FRAGMENTO

================================

Dice Otero que «uno no puede ir por ahí diciendo que los que salen a la calle
son manipulados, que es una masa aborregada y adocenada, y que la culpa es de
Mas. Eso no se sostiene ni aquí ni en ningún sitio. No podemos considerar que
el votante es imbécil». A pesar del afán pedagógico de Sardà y Otero, a Pastor
le falta tiempo para soltarle a Mas la expresión «calentar a la gente». Mas se
pone firme ante lo que sugiere el término —que los catalanes son gilipollas y
que él se ha aprovechado de ello— y la presentadora se ofrece, educada, a
«cambiar el verbo».
El caso es que Ana
Pastor insiste hasta tres veces en poco más de diez minutos en el argumento de
la manipulación. Una manipulación que habría conducido a unos catalanes
anteriormente reacios o indiferentes a la idea del independentismo a pedir
ahora la separación de un país… por el que Ana Pastor es incapaz de demostrar
el más mínimo sentimiento incluso en el contexto de una charla informal.
Fíjense bien. Antes incluso de empezar la entrevista, Ana Pastor ya se ha
quedado sin ella. El titular se lo doy yo: «Una atea le reprocha a un ateo su
indiferencia frente a la idea de dios».
En otras palabras.
Cuando un español siente indiferencia hacia la idea de España, está ejerciendo
su libertad personal a sentir lo que le sale de las gónadas. Cuando es un
catalán el que siente exactamente esa misma indiferencia, está siendo
manipulado.

================================

DATOS ALMACENADOS
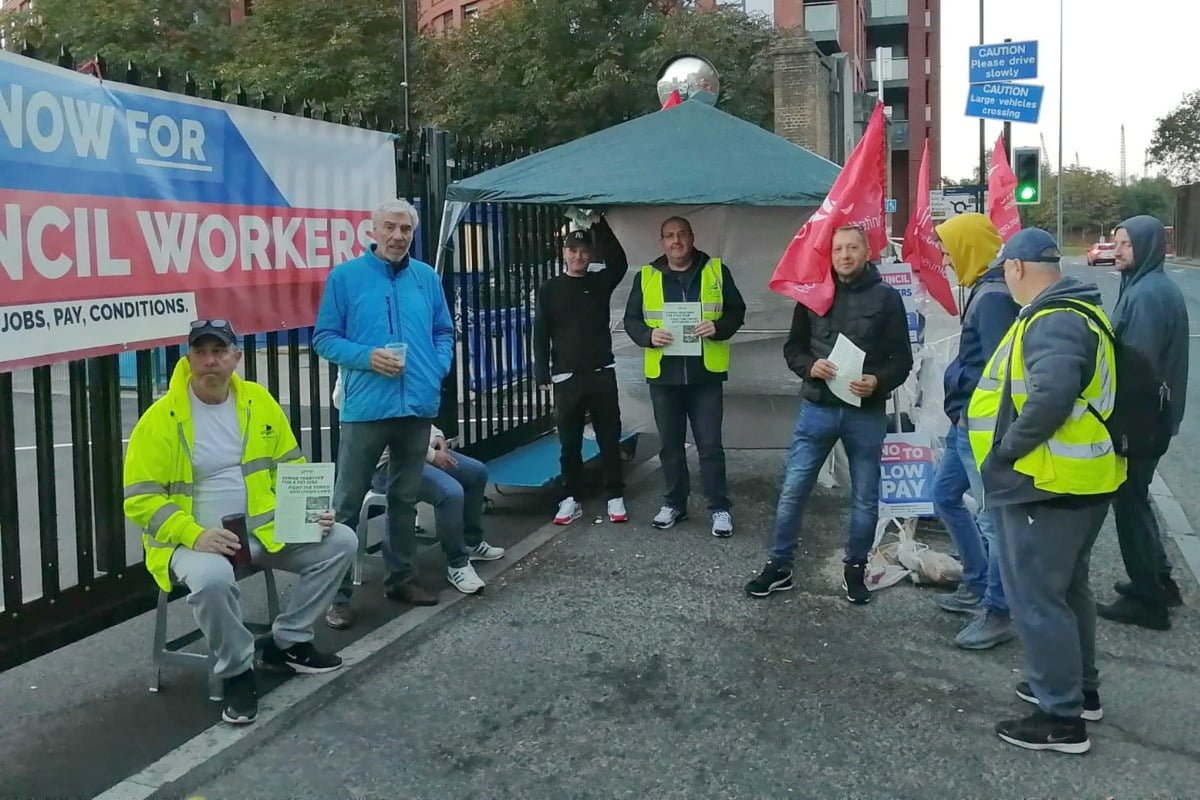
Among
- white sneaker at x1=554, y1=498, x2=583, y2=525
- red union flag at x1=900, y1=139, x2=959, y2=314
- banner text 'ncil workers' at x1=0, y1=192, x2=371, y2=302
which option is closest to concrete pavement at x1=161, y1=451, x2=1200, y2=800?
white sneaker at x1=554, y1=498, x2=583, y2=525

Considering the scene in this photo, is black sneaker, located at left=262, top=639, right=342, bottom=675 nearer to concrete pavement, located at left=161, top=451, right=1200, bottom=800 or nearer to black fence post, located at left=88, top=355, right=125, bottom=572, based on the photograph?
concrete pavement, located at left=161, top=451, right=1200, bottom=800

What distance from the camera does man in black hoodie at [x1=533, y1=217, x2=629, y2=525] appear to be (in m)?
6.77

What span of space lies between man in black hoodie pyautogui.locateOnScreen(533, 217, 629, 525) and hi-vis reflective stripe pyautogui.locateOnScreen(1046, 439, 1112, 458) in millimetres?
3547

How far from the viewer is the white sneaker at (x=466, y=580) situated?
5.47 meters

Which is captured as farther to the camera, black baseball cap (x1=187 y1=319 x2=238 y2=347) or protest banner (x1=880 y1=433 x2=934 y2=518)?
protest banner (x1=880 y1=433 x2=934 y2=518)

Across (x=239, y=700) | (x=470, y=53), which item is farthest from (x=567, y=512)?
(x=470, y=53)

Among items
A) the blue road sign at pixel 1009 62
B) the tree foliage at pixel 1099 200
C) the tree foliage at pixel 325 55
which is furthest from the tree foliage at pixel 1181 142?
the blue road sign at pixel 1009 62

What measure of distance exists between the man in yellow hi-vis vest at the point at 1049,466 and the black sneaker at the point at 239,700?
273 cm

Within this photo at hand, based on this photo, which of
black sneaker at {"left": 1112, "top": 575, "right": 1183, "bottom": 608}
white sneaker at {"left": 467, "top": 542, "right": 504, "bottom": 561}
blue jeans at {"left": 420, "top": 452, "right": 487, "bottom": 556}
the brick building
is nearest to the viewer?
black sneaker at {"left": 1112, "top": 575, "right": 1183, "bottom": 608}

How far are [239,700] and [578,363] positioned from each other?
3338mm

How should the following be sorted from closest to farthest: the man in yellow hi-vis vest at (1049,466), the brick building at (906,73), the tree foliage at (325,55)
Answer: the man in yellow hi-vis vest at (1049,466) < the tree foliage at (325,55) < the brick building at (906,73)

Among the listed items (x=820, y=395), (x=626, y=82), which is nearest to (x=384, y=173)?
(x=820, y=395)

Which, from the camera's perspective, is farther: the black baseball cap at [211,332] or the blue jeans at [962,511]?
the blue jeans at [962,511]

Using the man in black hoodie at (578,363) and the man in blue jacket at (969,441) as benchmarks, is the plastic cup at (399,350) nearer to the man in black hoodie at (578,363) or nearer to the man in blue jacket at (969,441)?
the man in black hoodie at (578,363)
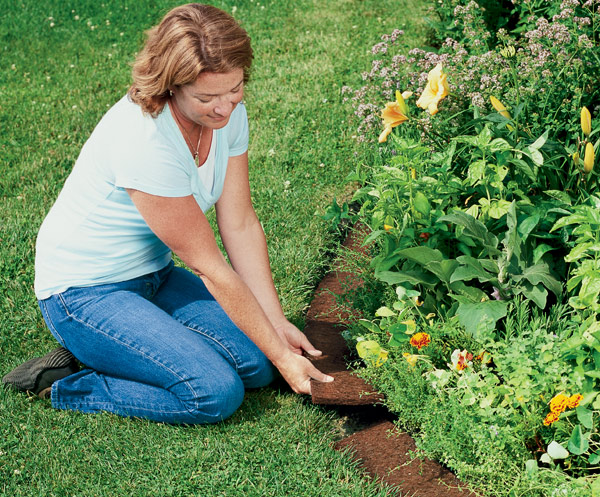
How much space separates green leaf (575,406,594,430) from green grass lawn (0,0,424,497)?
2.08 feet

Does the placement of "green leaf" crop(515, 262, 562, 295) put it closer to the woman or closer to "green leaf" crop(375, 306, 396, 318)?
"green leaf" crop(375, 306, 396, 318)

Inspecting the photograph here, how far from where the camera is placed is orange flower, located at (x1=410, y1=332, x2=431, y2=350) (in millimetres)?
2289

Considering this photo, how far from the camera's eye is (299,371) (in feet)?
7.99

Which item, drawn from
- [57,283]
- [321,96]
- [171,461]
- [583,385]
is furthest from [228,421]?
[321,96]

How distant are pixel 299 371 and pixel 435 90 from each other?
1.04 m

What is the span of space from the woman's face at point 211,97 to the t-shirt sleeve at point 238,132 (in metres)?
0.33

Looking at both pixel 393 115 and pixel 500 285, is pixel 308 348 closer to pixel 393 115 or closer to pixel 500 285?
pixel 500 285

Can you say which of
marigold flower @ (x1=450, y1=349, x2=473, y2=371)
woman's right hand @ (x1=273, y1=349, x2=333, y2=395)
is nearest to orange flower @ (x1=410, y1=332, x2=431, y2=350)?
marigold flower @ (x1=450, y1=349, x2=473, y2=371)

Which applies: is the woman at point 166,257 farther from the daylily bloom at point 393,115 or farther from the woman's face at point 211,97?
the daylily bloom at point 393,115

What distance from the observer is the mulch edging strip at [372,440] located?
2.17 m

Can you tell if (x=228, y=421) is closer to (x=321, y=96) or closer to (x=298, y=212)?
(x=298, y=212)

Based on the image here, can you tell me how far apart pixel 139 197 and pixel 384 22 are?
12.2ft

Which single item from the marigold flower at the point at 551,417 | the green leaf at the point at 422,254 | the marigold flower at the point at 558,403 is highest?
the green leaf at the point at 422,254

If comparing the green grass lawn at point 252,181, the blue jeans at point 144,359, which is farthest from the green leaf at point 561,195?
the blue jeans at point 144,359
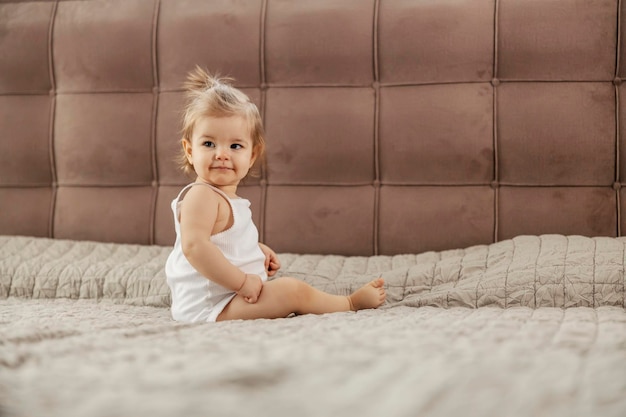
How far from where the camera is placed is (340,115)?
1.99 metres

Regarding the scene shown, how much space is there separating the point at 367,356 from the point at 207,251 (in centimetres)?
59

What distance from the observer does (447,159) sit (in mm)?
1928

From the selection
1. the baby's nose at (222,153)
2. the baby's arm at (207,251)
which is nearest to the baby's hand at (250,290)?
the baby's arm at (207,251)

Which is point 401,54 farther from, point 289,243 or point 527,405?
point 527,405

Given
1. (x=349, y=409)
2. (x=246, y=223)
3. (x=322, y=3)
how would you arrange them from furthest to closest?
(x=322, y=3) < (x=246, y=223) < (x=349, y=409)

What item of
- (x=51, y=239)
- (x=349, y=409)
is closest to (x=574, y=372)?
(x=349, y=409)

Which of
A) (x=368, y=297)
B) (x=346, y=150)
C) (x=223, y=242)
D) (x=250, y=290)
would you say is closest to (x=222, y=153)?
(x=223, y=242)

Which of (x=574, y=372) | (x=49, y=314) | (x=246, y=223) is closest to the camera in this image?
(x=574, y=372)

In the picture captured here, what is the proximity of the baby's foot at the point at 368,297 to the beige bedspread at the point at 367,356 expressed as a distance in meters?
0.05

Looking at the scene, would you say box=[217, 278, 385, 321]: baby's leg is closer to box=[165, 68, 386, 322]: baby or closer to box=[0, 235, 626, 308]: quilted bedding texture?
box=[165, 68, 386, 322]: baby

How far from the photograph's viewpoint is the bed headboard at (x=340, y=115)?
6.17 ft

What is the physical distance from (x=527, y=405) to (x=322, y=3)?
151 cm

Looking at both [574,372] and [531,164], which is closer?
[574,372]

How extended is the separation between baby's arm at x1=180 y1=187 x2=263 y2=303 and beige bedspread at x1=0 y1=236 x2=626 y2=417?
0.48 ft
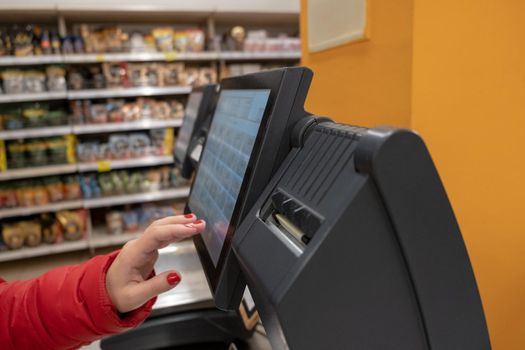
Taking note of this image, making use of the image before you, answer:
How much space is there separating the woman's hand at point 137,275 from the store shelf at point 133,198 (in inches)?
128

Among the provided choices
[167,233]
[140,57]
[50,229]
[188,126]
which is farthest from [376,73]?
[50,229]

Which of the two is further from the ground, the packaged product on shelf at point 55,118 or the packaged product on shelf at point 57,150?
the packaged product on shelf at point 55,118

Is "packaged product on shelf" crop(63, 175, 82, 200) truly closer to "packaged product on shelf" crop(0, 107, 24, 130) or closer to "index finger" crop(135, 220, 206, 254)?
"packaged product on shelf" crop(0, 107, 24, 130)

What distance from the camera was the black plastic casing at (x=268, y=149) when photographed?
54 cm

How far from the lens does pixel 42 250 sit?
3551 mm

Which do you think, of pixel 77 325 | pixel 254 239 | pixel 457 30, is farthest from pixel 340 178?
pixel 457 30

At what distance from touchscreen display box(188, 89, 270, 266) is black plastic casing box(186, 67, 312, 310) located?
0.08 feet

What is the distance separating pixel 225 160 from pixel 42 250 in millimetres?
3405

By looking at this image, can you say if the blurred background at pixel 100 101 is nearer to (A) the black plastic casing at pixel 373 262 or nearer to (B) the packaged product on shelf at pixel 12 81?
(B) the packaged product on shelf at pixel 12 81

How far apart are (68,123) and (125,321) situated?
341cm

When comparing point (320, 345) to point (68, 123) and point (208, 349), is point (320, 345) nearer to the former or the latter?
point (208, 349)

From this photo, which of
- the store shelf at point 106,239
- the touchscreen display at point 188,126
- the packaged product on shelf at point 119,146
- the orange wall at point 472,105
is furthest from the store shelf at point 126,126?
the orange wall at point 472,105

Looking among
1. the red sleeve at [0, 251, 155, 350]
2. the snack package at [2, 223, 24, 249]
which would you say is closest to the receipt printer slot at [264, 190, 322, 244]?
the red sleeve at [0, 251, 155, 350]

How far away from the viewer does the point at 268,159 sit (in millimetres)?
545
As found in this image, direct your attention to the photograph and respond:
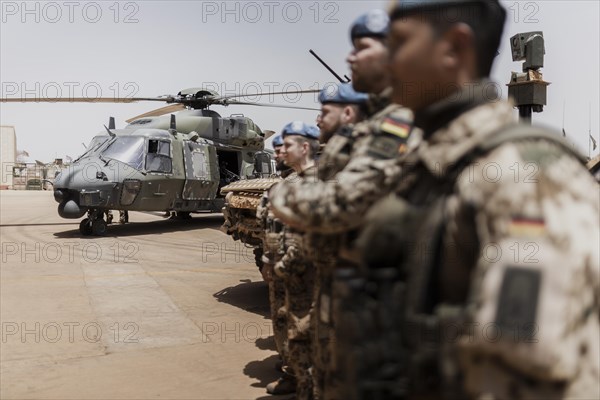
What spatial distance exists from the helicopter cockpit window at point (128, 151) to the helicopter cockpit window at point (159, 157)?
8.2 inches

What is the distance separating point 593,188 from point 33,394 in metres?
4.73

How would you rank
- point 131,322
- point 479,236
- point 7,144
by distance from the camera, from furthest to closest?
point 7,144 < point 131,322 < point 479,236

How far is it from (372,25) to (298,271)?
202 centimetres

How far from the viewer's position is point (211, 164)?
51.4 ft

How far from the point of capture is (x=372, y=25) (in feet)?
8.10

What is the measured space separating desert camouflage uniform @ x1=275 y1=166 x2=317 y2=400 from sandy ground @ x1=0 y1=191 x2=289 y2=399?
1.12m

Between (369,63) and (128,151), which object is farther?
(128,151)

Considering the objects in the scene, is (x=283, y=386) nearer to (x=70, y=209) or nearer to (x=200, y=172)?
(x=70, y=209)

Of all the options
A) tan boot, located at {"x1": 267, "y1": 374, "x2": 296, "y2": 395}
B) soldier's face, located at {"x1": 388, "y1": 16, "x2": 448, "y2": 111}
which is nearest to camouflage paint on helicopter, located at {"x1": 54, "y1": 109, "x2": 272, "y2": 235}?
tan boot, located at {"x1": 267, "y1": 374, "x2": 296, "y2": 395}

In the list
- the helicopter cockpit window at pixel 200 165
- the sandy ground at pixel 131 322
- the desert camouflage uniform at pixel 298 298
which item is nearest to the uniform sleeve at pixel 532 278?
the desert camouflage uniform at pixel 298 298

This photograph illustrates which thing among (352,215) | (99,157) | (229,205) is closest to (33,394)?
(229,205)

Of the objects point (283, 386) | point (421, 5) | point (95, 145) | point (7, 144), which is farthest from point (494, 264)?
point (7, 144)

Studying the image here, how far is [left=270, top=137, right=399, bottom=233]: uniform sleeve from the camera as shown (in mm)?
2205

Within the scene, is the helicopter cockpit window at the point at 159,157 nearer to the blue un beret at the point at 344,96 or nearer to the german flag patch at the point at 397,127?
the blue un beret at the point at 344,96
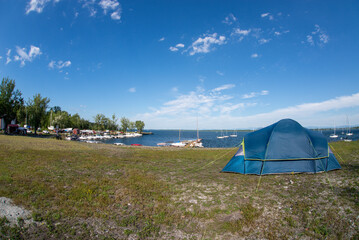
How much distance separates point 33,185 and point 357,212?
12913 millimetres

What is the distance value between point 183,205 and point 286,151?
6692 millimetres

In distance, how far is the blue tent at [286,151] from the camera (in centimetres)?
991

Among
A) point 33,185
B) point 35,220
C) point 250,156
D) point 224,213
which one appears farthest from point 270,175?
point 33,185

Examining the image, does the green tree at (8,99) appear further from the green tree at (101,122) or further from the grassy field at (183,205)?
the green tree at (101,122)

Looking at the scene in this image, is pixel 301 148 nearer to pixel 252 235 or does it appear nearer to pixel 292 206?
pixel 292 206

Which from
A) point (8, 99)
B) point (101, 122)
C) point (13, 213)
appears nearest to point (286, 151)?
point (13, 213)

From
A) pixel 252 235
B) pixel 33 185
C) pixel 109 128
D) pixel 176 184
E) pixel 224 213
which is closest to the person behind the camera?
pixel 252 235

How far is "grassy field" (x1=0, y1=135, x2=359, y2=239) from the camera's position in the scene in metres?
5.22

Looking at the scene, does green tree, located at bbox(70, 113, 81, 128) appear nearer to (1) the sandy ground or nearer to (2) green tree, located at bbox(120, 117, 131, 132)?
(2) green tree, located at bbox(120, 117, 131, 132)

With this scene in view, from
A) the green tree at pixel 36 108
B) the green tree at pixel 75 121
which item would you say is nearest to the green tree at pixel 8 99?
the green tree at pixel 36 108

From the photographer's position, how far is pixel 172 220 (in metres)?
5.89

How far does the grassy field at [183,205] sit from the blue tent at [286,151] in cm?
53

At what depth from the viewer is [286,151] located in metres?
9.88

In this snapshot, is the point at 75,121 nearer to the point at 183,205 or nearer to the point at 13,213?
the point at 13,213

================================

EJERCICIOS
1/ Reescribe el fragmento entre «Fíjense bien. Antes» y «manipulado.», ambos incluidos, sustituyendo «indiferencia» por «apatía».
2/ ¿Concuerda con el fragmento cada una de estas afirmaciones? Contesta sí o no y cita las palabras exactas del fragmento que lo deciden.
(a) Ana Pastor vuelve tres veces sobre el argumento de la manipulación en poco más de diez minutos.
(b) La presentadora se niega a cambiar el verbo.
(c) Otero sostiene que el votante es imbécil.
3/ ¿Qué titular propone el fragmento?
Los datos proceden de otra fuente.

RESULTADOS ESPERADOS
1/
Fíjense bien. Antes incluso de empezar la entrevista, Ana Pastor ya se ha
quedado sin ella. El titular se lo doy yo: «Una atea le reprocha a un ateo su
apatía frente a la idea de dios».
En otras palabras.
Cuando un español siente apatía hacia la idea de España, está ejerciendo
su libertad personal a sentir lo que le sale de las gónadas. Cuando es un
catalán el que siente exactamente esa misma apatía, está siendo
manipulado.

2/
(a) Sí: «insiste hasta tres veces en poco más de diez minutos en el argumento de la manipulación».
(b) No: «la presentadora se ofrece, educada, a «cambiar el verbo»».
(c) No: «No podemos considerar que el votante es imbécil».

3/ «Una atea le reprocha a un ateo su indiferencia frente a la idea de dios».